In recent years, the rapid growth of online multimedia services, such as e-commerce platforms, has necessitated the development of personalised recommendation approaches that can encode diverse content about each item. Indeed, modern multi-modal recommender systems exploit diverse features obtained from raw images and item descriptions to enhance the recommendation performance. However, the existing multi-modal recommenders primarily depend on the features extracted individually from different media through pre-trained modality-specific encoders, and exhibit only shallow alignments between different modalities - limiting these systems' ability to capture the underlying relationships between the modalities. In this paper, we investigate the usage of large multi-modal encoders within the specific context of recommender systems, as these have previously demonstrated state-of-the-art effectiveness when ranking items across various domains. Specifically, we tailor two state-of-the-art multi-modal encoders (CLIP and VLMo) for recommendation tasks using a range of strategies, including the exploration of pre-trained and fine-tuned encoders, as well as the assessment of the end-to-end training of these encoders. We demonstrate that pre-trained large multi-modal encoders can generate more aligned and effective user/item representations compared to existing modality-specific encoders across three multi-modal recommendation datasets. Furthermore, we show that fine-tuning these large multi-modal encoders with recommendation datasets leads to an enhanced recommendation performance. In terms of different training paradigms, our experiments highlight the essential role of the end-to-end training of large multi-modal encoders in multi-modal recommendation systems.

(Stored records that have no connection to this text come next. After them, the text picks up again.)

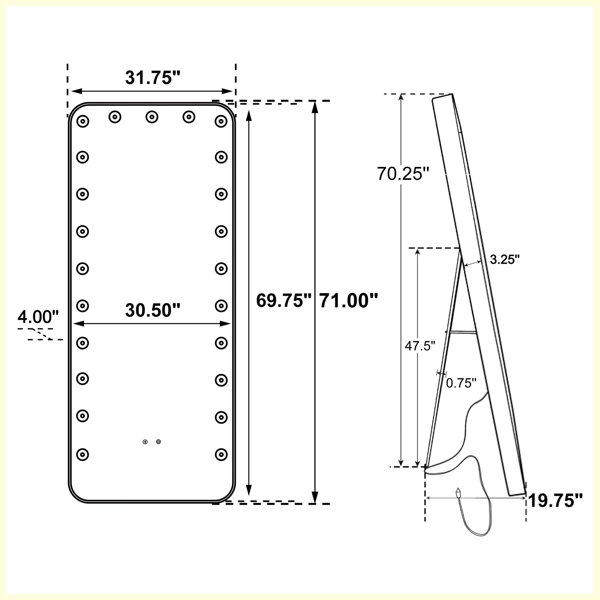 Product Dimensions
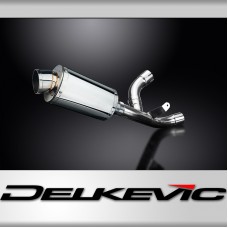 DUCATI SUPERSPORT 939 2017-2019 DECAT 225mm OVAL STAINLESS EXHAUST KIT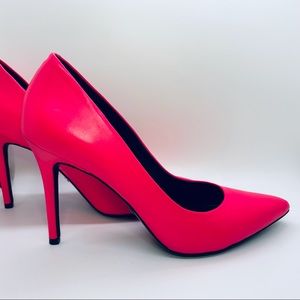Michael Kors Neon Pink Heels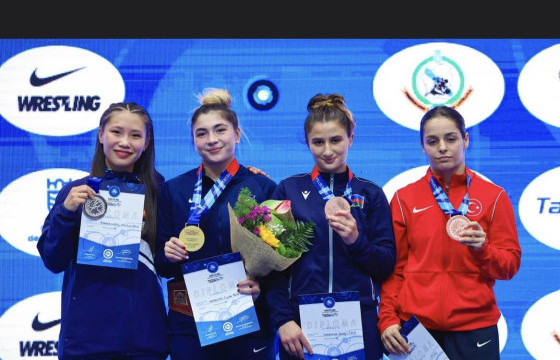 Б.Халиун “U20” ангиллын ДАШТ-ээс мөнгөн медаль хүртжээ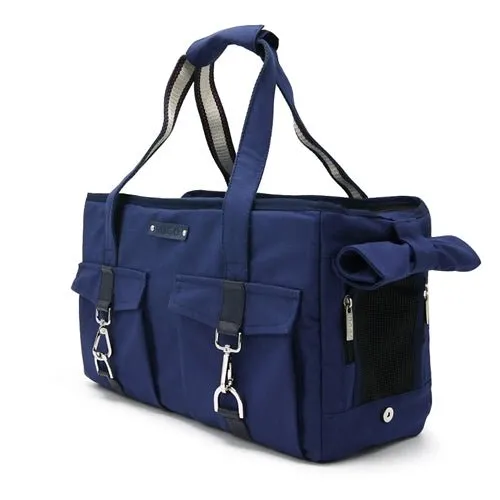 Buckle Tote BB - Navy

翻译：近年来，随着电子商务平台等在线多媒体服务的快速增长，亟需开发能够编码物品多样化内容的个性化推荐方法。现代多模态推荐系统利用从原始图像和物品描述中提取的多样化特征来提升推荐性能。然而，现有多模态推荐器主要依赖通过预训练模态专用编码器从不同媒体中单独提取的特征，且仅在不同模态间实现浅层对齐，这限制了系统捕捉模态间潜在关联的能力。本文在推荐系统的特定场景下研究大规模多模态编码器的应用——此类编码器此前已在跨域物品排序任务中展现出最先进的有效性。具体而言，我们采用多种策略为推荐任务定制两种最先进的多模态编码器（CLIP和VLMo），包括探索预训练与微调编码器，以及评估这些编码器的端到端训练效果。实验表明，在三个多模态推荐数据集上，预训练的大规模多模态编码器相比现有模态专用编码器能生成更具对齐性和有效性的用户/物品表征。此外，我们发现使用推荐数据集微调这些大规模多模态编码器可提升推荐性能。针对不同训练范式的对比实验凸显了大规模多模态编码器端到端训练在多模态推荐系统中的关键作用。